Título: A esperteza
Autor: Ilimar Franco
Fonte: O Globo, 13/07/2006, O GLOBO, p. 2

Os candidatos às eleições de outubro não as disputam em igualdade de condições. Os senadores e os deputados federais, além dos deputados estaduais de alguns estados, fazem uso de um privilégio para alavancar suas candidaturas. Diariamente, eles desfilam na TV Senado e na TV Câmara fazendo campanha eleitoral em transmissões ao vivo dos plenários e em entrevistas.

O público potencial dessas duas emissoras é de 62 milhões de telespectadores. Se apenas 2% deles, 1,240 milhão, estiverem ligados na TV Senado e TV Câmara todos os dias, esse público já é maior que qualquer comício que possa ser realizado por um candidato sem mandato ao governo estadual, ao Senado e à Câmara. Atualmente essas emissoras institucionais servem de palanque permanente para dois candidatos à Presidência da República: os senadores Cristovam Buarque, do PDT, e Heloísa Helena, do PSOL.

O palanque eletrônico também é instrumento eleitoral de 20 senadores que disputam os governos estaduais e de 12 que buscam a reeleição. Dele se utilizam também dois deputados que concorrem a governos estaduais e 13 que tentam chegar ao Senado. Enquanto isso, os candidatos sem mandato terão de esperar até o dia 15 de agosto, quando inicia o horário de propaganda eleitoral no rádio e na televisão, para ficarem conhecidos pelo público em geral. Até lá, o dinheiro público estará financiando, com transmissões ao vivo dos plenários da Câmara e do Senado, e com a reprodução de uma dezena de programas de entrevistas, as campanhas dos candidatos com mandato. Os deputados estaduais daquelas Assembléias Legislativas que têm televisões institucionais também se beneficiam desse expediente. As emissoras de televisão privada são fiscalizadas, as TVs Senado e Câmara, não. Para os políticos com mandato tudo, para os que não têm, o rigor da legislação.

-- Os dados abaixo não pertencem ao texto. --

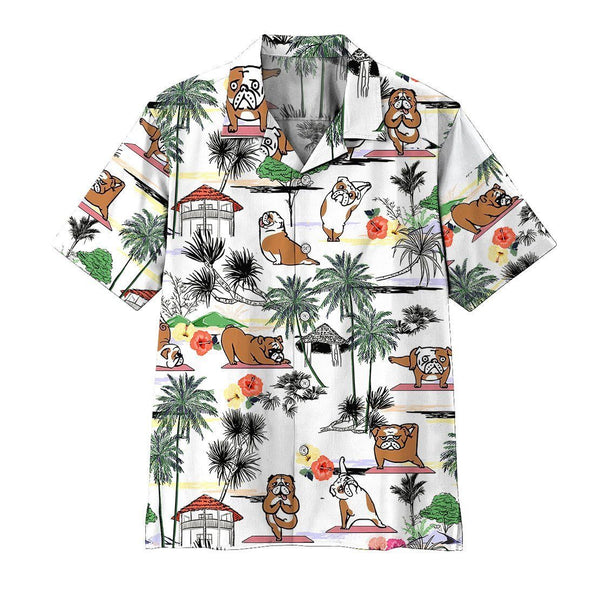 Bulldog Yoga Aloha Hawaiian Shirt | For Men & Women | HW552-BehighStyle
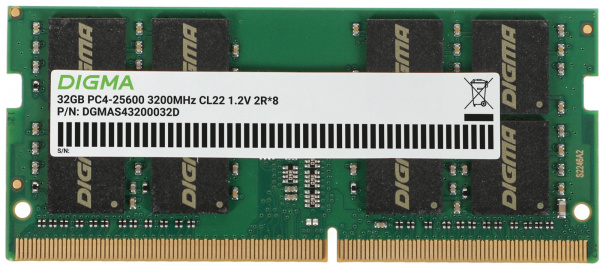 оперативная память DDR4 32 ГБ (1×32 ГБ) Digma DGMAS43200032D, 3200 МГц, [DGMAS43200032D]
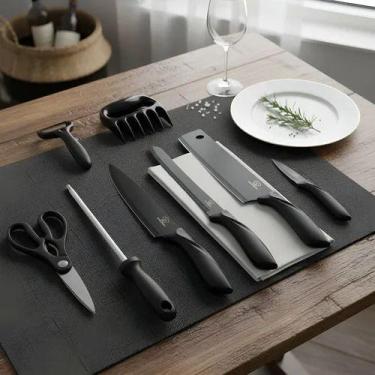 Imagem de Kit Jogo 8 Peça Faca Chaira Cozinha Cheff Aço Inox Churrasco Cutelo Pr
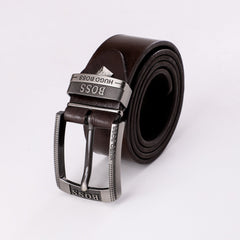 Metal Buckle Plain Leather Belt - Brown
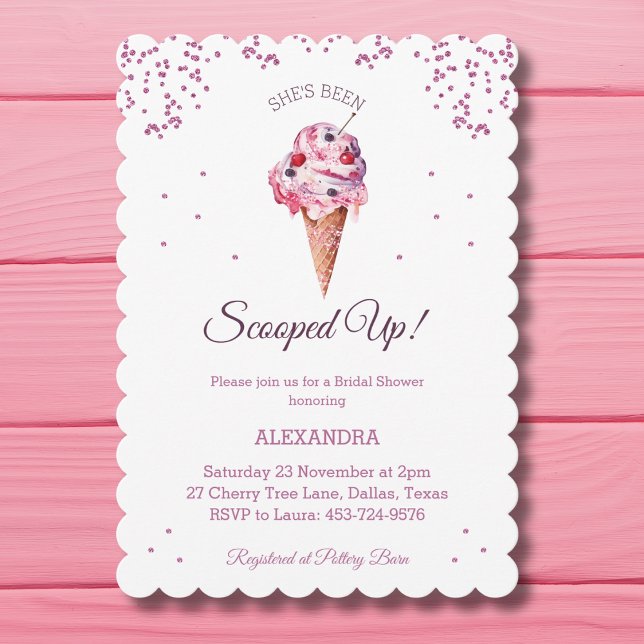 Scooped Up, Pink Glitter Ice Cream Bridal Shower  Invitation (Creator Uploaded)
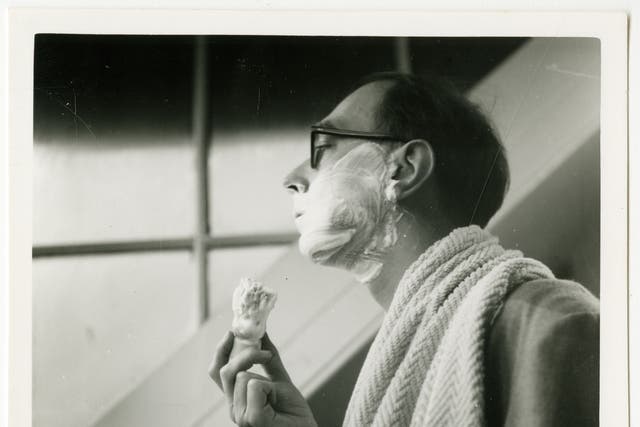 A selfie taken by Philip Larkin of him shaving in 1957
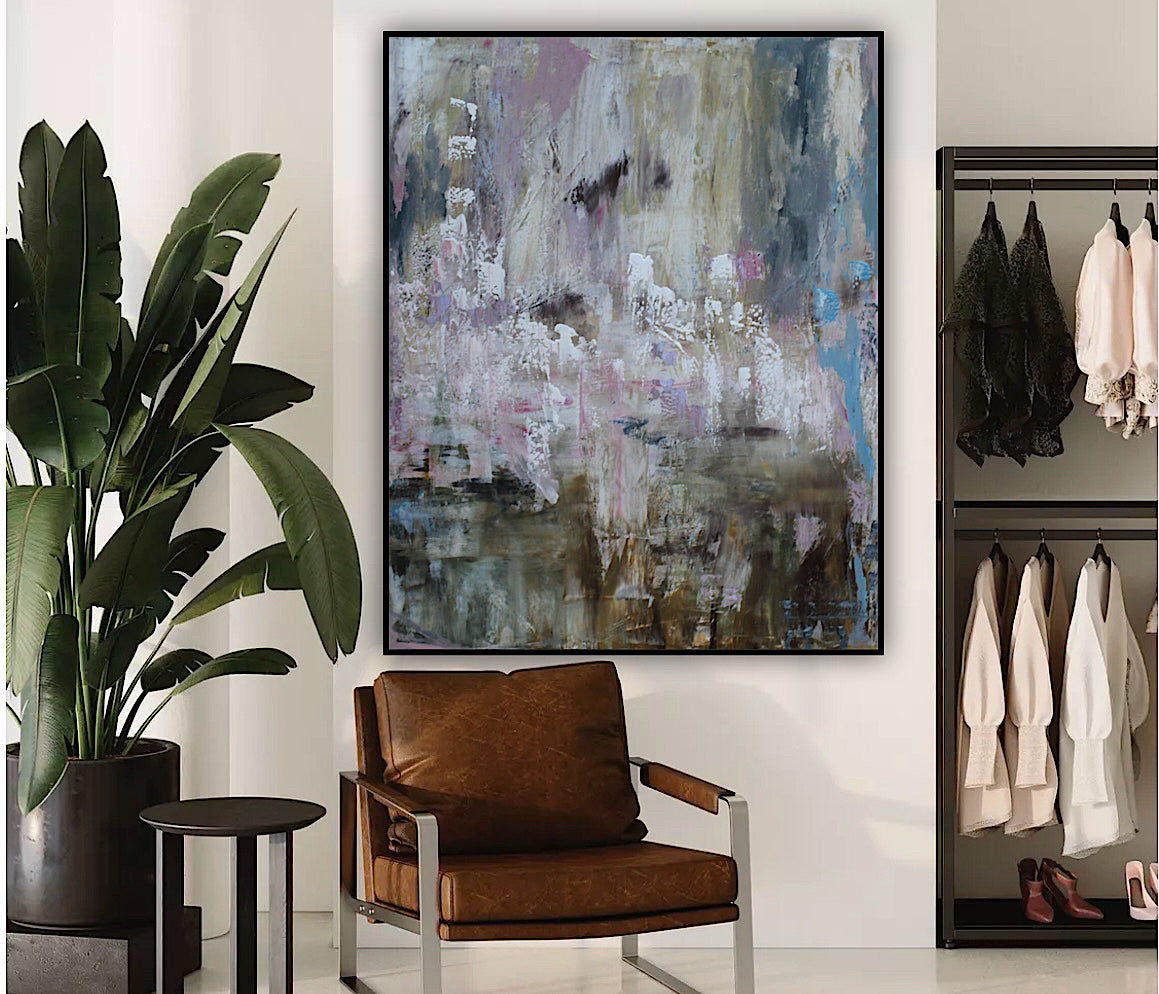 Oka Style Original Abstract Oil Painting On 100x80cm Canvas Echoes of a Distant Bloom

Tudo isso ocorre sem que a Justiça Eleitoral tome qualquer providência. Não é à toa que os parlamentares inventam toda sorte de dificuldade para impedir o recesso. Não é por outra razão que eles pressionam para serem entrevistados pelos programas da TV Senado e da TV Câmara. É por isso que nas sextas-feiras se realizam sessões nas duas Casas, às vezes com apenas dois parlamentares, se revezando na direção da sessão e na tribuna. Eles falam para plenários vazios, mas seus discursos entram diretamente nas casas de milhares de eleitores.